**Supplied material**
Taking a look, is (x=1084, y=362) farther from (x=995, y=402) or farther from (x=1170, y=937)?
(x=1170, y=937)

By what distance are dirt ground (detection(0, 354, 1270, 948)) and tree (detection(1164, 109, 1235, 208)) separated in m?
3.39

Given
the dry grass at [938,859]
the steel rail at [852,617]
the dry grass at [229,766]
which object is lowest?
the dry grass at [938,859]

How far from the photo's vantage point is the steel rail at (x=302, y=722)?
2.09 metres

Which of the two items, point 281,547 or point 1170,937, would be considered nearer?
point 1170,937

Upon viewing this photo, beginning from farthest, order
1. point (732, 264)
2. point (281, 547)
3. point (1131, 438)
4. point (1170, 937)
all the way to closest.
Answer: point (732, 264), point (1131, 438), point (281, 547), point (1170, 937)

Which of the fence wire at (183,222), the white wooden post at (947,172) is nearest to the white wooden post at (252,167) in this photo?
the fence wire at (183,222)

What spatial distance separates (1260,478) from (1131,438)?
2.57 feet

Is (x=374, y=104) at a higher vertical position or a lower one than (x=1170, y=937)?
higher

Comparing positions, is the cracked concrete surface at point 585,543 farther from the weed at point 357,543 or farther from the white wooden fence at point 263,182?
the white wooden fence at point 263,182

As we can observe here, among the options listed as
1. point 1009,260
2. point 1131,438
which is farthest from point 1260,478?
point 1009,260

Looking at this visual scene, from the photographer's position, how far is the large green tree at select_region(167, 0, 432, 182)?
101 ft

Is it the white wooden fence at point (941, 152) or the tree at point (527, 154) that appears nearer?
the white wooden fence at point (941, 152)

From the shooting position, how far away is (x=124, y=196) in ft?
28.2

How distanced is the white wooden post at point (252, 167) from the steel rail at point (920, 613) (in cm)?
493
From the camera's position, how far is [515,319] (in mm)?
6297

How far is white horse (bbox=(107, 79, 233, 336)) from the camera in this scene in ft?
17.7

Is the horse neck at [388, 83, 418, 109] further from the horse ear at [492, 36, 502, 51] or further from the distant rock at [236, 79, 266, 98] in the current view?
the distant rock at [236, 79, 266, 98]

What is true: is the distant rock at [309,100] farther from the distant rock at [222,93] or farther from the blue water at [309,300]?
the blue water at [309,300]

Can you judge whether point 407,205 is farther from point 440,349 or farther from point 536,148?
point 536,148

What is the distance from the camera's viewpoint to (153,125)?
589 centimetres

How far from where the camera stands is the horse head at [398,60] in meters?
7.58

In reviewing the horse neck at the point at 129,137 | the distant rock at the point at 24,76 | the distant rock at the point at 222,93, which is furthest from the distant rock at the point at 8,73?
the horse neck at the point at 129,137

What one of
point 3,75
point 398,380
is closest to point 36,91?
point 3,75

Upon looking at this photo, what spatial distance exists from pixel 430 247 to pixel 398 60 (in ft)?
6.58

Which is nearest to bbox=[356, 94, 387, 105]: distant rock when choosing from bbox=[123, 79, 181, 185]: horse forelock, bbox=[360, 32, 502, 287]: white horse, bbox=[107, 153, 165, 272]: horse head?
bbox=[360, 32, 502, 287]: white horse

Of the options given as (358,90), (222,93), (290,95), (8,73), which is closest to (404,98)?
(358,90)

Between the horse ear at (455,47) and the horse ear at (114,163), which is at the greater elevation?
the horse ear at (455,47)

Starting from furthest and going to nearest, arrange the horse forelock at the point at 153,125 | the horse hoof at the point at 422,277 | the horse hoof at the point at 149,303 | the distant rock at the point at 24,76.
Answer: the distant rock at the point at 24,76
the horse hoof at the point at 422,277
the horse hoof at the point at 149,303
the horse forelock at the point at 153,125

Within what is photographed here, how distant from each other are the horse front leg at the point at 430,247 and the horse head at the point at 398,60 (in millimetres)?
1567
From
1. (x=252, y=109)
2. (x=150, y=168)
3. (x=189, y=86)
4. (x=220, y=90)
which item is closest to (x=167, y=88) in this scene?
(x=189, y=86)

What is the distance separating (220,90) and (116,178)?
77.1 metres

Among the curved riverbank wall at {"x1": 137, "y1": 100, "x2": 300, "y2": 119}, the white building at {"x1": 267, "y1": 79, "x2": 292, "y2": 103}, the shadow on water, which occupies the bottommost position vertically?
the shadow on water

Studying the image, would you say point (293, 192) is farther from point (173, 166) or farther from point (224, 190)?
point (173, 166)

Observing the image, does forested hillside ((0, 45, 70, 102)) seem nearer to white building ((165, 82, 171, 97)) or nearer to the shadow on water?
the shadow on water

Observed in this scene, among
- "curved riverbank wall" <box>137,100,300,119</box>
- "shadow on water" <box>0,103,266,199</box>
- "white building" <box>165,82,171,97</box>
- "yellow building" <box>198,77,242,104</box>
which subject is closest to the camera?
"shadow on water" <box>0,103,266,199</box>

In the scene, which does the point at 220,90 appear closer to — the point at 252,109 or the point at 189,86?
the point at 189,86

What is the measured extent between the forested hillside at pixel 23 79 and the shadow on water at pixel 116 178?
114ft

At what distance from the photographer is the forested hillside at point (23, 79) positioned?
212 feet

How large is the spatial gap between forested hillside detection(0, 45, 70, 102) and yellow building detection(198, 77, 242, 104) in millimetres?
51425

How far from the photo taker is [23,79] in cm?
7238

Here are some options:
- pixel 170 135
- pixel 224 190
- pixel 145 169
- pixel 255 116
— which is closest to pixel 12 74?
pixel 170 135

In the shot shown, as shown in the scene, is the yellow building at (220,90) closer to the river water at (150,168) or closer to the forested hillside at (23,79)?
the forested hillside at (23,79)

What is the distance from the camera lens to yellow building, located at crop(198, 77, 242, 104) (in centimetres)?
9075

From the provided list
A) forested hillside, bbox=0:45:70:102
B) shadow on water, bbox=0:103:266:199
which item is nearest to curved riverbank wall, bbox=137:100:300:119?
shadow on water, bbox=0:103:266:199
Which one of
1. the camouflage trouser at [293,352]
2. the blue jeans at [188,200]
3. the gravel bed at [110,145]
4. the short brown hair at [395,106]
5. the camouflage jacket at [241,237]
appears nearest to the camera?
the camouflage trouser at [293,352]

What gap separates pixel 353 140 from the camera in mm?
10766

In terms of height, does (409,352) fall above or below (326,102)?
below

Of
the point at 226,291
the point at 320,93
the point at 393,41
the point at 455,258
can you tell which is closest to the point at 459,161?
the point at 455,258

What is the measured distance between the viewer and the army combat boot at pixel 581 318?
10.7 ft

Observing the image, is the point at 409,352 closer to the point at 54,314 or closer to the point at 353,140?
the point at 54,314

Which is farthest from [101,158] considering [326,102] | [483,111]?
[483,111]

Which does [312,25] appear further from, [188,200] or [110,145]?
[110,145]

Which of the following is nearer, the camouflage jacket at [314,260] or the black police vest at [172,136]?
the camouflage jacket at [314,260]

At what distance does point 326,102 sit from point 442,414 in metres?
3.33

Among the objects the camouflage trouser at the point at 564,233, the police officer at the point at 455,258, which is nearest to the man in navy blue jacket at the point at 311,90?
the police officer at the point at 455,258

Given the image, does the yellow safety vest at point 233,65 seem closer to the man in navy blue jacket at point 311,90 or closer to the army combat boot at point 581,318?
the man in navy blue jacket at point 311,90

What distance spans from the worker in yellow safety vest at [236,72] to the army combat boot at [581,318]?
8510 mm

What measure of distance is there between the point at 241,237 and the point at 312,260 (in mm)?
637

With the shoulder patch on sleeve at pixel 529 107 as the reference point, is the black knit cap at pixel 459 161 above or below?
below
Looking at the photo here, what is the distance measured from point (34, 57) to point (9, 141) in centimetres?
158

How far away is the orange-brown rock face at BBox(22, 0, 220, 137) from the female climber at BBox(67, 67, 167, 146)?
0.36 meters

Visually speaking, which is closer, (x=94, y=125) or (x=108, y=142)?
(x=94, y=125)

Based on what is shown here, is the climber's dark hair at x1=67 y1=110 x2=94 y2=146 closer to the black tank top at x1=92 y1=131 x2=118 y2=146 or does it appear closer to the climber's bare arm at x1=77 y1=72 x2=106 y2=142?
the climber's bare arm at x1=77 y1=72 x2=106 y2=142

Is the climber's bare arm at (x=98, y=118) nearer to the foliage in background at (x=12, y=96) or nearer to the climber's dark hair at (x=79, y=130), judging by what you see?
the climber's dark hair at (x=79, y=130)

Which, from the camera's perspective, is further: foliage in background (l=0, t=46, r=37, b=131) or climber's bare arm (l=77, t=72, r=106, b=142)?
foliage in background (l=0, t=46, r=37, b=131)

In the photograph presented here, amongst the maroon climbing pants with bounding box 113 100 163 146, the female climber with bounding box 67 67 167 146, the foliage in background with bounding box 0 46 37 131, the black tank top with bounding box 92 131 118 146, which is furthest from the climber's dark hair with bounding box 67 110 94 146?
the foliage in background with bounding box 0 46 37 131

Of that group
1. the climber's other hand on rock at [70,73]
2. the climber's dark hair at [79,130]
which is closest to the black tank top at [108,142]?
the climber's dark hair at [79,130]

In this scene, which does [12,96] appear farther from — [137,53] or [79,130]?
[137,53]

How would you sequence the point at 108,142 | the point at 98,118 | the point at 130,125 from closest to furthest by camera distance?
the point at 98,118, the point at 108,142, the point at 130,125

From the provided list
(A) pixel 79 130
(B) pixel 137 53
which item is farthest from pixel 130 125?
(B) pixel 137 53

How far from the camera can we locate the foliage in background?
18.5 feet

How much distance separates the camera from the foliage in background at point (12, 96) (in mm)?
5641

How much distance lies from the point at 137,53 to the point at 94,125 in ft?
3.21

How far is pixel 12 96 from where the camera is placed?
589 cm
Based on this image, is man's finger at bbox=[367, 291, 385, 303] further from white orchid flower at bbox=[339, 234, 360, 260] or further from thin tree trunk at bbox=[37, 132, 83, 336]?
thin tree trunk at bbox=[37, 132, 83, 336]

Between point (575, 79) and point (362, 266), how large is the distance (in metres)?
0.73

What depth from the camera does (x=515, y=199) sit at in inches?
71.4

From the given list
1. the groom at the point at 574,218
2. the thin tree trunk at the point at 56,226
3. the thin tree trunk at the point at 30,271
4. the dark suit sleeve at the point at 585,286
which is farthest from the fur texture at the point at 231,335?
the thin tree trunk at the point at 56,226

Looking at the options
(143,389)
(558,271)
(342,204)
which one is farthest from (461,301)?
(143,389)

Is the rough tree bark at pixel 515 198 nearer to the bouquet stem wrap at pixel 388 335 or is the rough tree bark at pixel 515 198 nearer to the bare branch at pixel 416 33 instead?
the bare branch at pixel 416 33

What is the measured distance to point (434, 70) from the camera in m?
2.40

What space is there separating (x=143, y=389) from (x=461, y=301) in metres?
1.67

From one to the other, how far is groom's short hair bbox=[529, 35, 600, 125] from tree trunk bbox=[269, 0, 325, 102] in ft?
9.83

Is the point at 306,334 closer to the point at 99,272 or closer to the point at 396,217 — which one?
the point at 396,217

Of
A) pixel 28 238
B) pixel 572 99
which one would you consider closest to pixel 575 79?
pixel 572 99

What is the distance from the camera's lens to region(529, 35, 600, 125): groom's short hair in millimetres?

**Directive**
Return, word for word, each line from the line that contains "In this scene, which" to the end of the listing above; include both end lines and nothing else.

**Written solution**
In this scene, which does [12,96] appear farther from — [137,53] or [79,130]?
[137,53]

How would you sequence the point at 108,142 | the point at 98,118 | the point at 130,125 from closest to furthest by camera distance?
the point at 98,118, the point at 108,142, the point at 130,125

From the provided list
(A) pixel 79 130
(B) pixel 137 53
which item is farthest from pixel 130 125?
(B) pixel 137 53

How far from the camera can we locate the foliage in background?
18.5 feet

How much distance separates the camera from the foliage in background at point (12, 96) (in mm)?
5641

How much distance lies from the point at 137,53 to the point at 94,125 in ft?
3.21

How far is pixel 12 96 from where the camera is placed?
589 cm
Based on this image, is man's finger at bbox=[367, 291, 385, 303] further from white orchid flower at bbox=[339, 234, 360, 260] or further from thin tree trunk at bbox=[37, 132, 83, 336]?
thin tree trunk at bbox=[37, 132, 83, 336]

Between point (575, 79) and point (362, 266), how large is the distance (in metres)?
0.73

What depth from the camera does (x=515, y=199) sit at in inches?
71.4

From the given list
1. the groom at the point at 574,218
2. the thin tree trunk at the point at 56,226
3. the thin tree trunk at the point at 30,271
4. the dark suit sleeve at the point at 585,286
which is farthest from the fur texture at the point at 231,335?
the thin tree trunk at the point at 56,226

Looking at the options
(143,389)
(558,271)
(342,204)
which one is farthest from (461,301)?
(143,389)

Is the rough tree bark at pixel 515 198 nearer to the bouquet stem wrap at pixel 388 335 or is the rough tree bark at pixel 515 198 nearer to the bare branch at pixel 416 33 instead?
the bare branch at pixel 416 33

What is the measured distance to point (434, 70) from the camera in m?
2.40

What space is there separating (x=143, y=389) from (x=461, y=301) in metres?
1.67

From one to the other, how far is groom's short hair bbox=[529, 35, 600, 125] from tree trunk bbox=[269, 0, 325, 102] in ft?
9.83

Is the point at 306,334 closer to the point at 99,272 or closer to the point at 396,217 — which one?
the point at 396,217

Of
A) pixel 28 238
B) pixel 572 99
which one would you consider closest to pixel 575 79?
pixel 572 99

What is the distance from the camera's lens to region(529, 35, 600, 125): groom's short hair in millimetres?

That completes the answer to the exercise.